Wer darf mein Kind miterziehen?
„Letztens schimpfte eine Nachbarin mit meinem Sohn (3). Der wurde daraufhin noch frecher, also griff ich ein und erklärte ihm die Situation. Später fragte mich die Nachbarin, ob es okay sei, dass sie da mal was sage. Man sagt, ‚Um ein Kind zu erziehen, braucht es ein ganzes Dorf‘, aber wer darf bei der Erziehung eigentlich mitreden?“
Das berühmte Dorf, das man braucht, um ein Kind großzuziehen, wird sehr gern in Erziehungssituationen herangezogen. Leider nicht immer in der Art, in der es eigentlich gemeint war. Es handelt sich dabei nämlich um ein afrikanisches Sprichwort, und es geht um das Aufwachsen in engen, familiären Gemeinschaften. Alle Kinder und Erwachsenen kennen sich sehr gut und leben in engerer Verbundenheit miteinander, als wir es heute mit unseren Nachbarn tun. In diesen Gemeinschaften gibt es einen Konsens über Normen und Werte, nach dem alle leben. Auch in Erziehungsfragen.
Vertrauensvolles Verhältnis
Enge Verbundenheit und gleiche Wertvorstellungen sind Grundvoraussetzungen dafür, dass jemand in die Erziehung unserer Kinder eingebunden wird. Heute wachsen wir nicht mehr in so engen, natürlich gegebenen Gemeinschaften auf. Die Menschen, die bei der Erziehung mitreden dürfen, suchen wir uns selbst aus. Dass wir mit ihnen ein vertrauensvolles Verhältnis pflegen, Werte teilen und vor allem, dass sie auch unseren Kindern nah genug sind, dass diese sich von ihnen begleiten lassen können, ist dabei wichtig.
Dies scheint in Ihrem Fall nicht da gewesen zu sein, und das erklärt auch die Reaktion Ihres Sohnes. Was Sie als „noch frecher werden“ beschreiben, ist für mich ein Ausdruck dafür, dass die Ansprache der Nachbarin für ihn nicht in Ordnung war. Er hat wahrscheinlich versucht, sich vor der Einmischung einer Person, die ihm nicht vertraut genug war, zu schützen. Ihr Sohn hat eine sehr gesunde Reaktion gezeigt, indem er erst einmal seine persönlichen Grenzen gewahrt hat.

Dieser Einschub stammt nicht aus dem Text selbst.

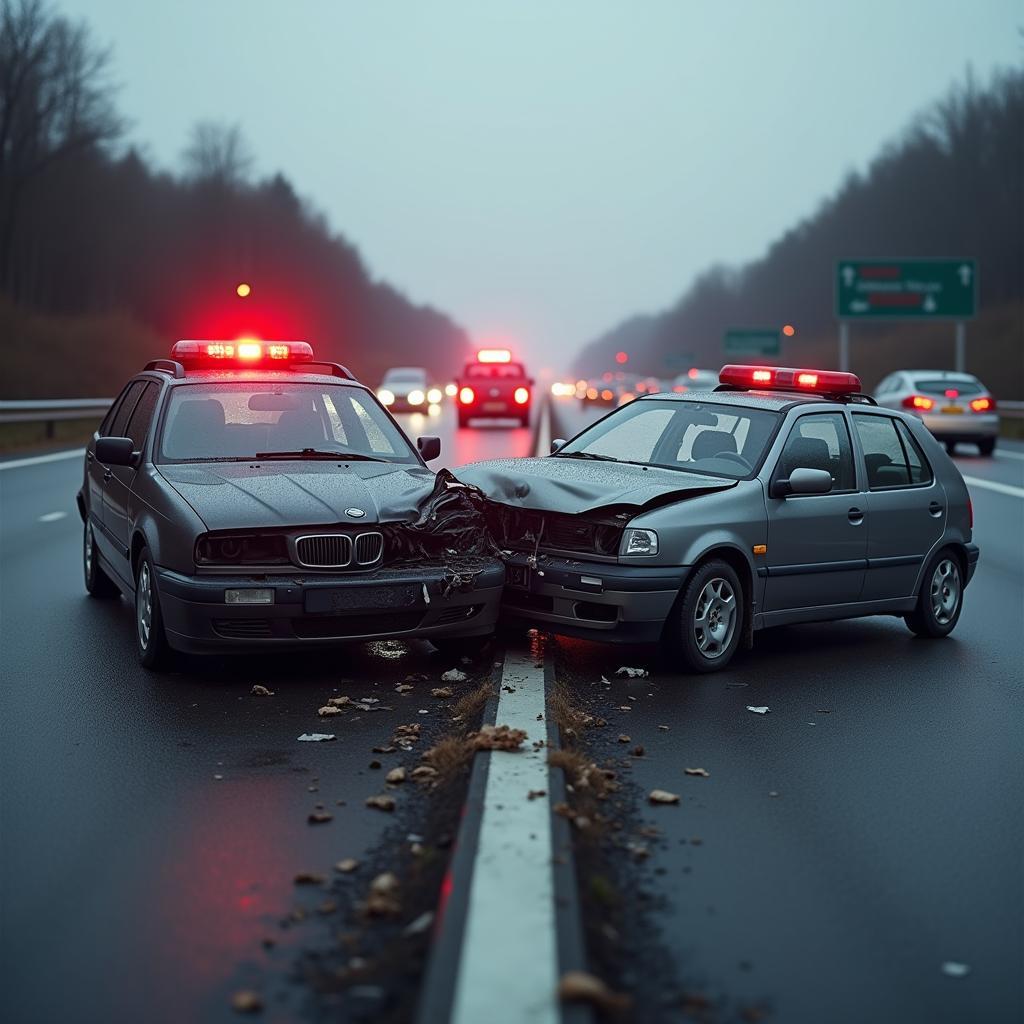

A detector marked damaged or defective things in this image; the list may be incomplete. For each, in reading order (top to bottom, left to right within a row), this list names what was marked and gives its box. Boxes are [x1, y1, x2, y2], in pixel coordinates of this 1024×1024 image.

damaged hatchback car [78, 340, 502, 668]
damaged bmw sedan [78, 340, 502, 668]
broken car hood [159, 460, 436, 532]
crumpled front bumper [155, 556, 504, 652]
crumpled front bumper [498, 552, 688, 640]
broken car hood [456, 460, 736, 516]
damaged hatchback car [460, 366, 980, 672]
damaged bmw sedan [460, 366, 980, 672]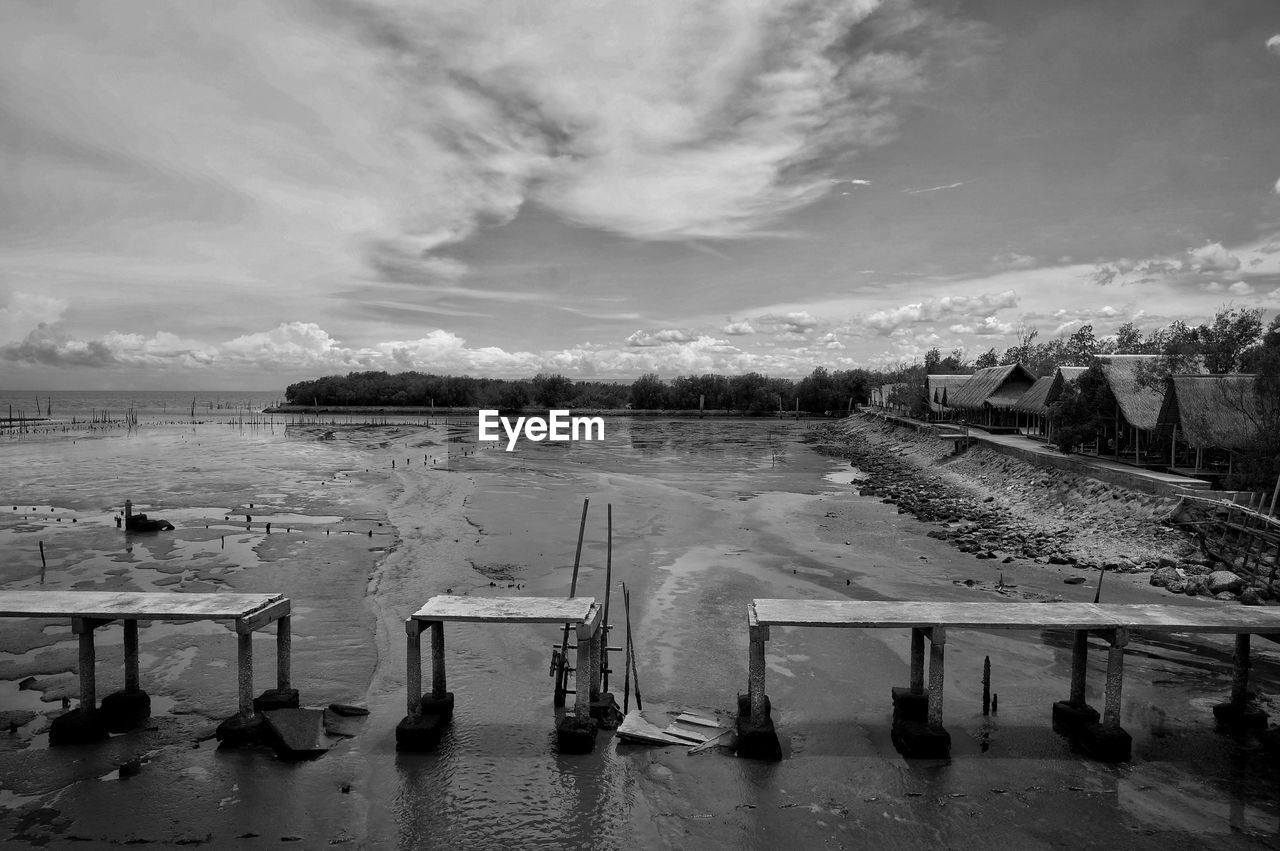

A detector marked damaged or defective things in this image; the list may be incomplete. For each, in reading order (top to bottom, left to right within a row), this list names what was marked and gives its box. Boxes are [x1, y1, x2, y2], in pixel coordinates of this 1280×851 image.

Entscheiden, wer miterzieht
Das bedeutet aber nicht, dass es grundsätzlich falsch ist, wenn andere unseren Kindern etwas sagen, was ihnen nicht passt, auch wenn sie ihnen nicht so nahestehen. Wenn ein anderes Kind mit seinem Verhalten unsere persönlichen Grenzen verletzt, darf das angesprochen werden. Hier muss man zwischen Miterziehen und dem Setzen persönlicher Grenzen unterscheiden. Wer miterziehen darf, das entscheiden Sie. Das Recht, die eigenen Grenzen zu kommunizieren, hat dagegen jeder. Gerade kleine Kinder sind aber häufig überfordert, wenn fremde Personen mit ihnen schimpfen, und verstehen oft gar nicht, was sie gerade falsch gemacht haben. Deshalb finde ich Ihre Reaktion – eingreifen und Ihrem Sohn erklären, was die Nachbarin gestört hat – genau richtig. Wir als Eltern tragen bei so kleinen Kindern die Verantwortung dafür, dass sie die Grenzen anderer Menschen wahren.
Sprechen Sie noch mal mit Ihrer Nachbarin über die Situation und erklären Sie, dass Ihr Sohn noch zu klein ist, um zu verstehen, was falsch gelaufen ist, und dass er sie auch noch nicht gut genug kennt, um von ihr anzunehmen, wenn sie „mal was sagt“. Schlagen Sie ihr vor, stattdessen mit Ihnen zu sprechen, wenn sie etwas am Verhalten Ihres Sohnes stört.
Daniela Albert ist Erziehungswissenschaftlerin und Eltern- und Familienberaterin und lebt mit ihrem Mann und drei Kindern in Kaufungen (www.eltern-familie.de).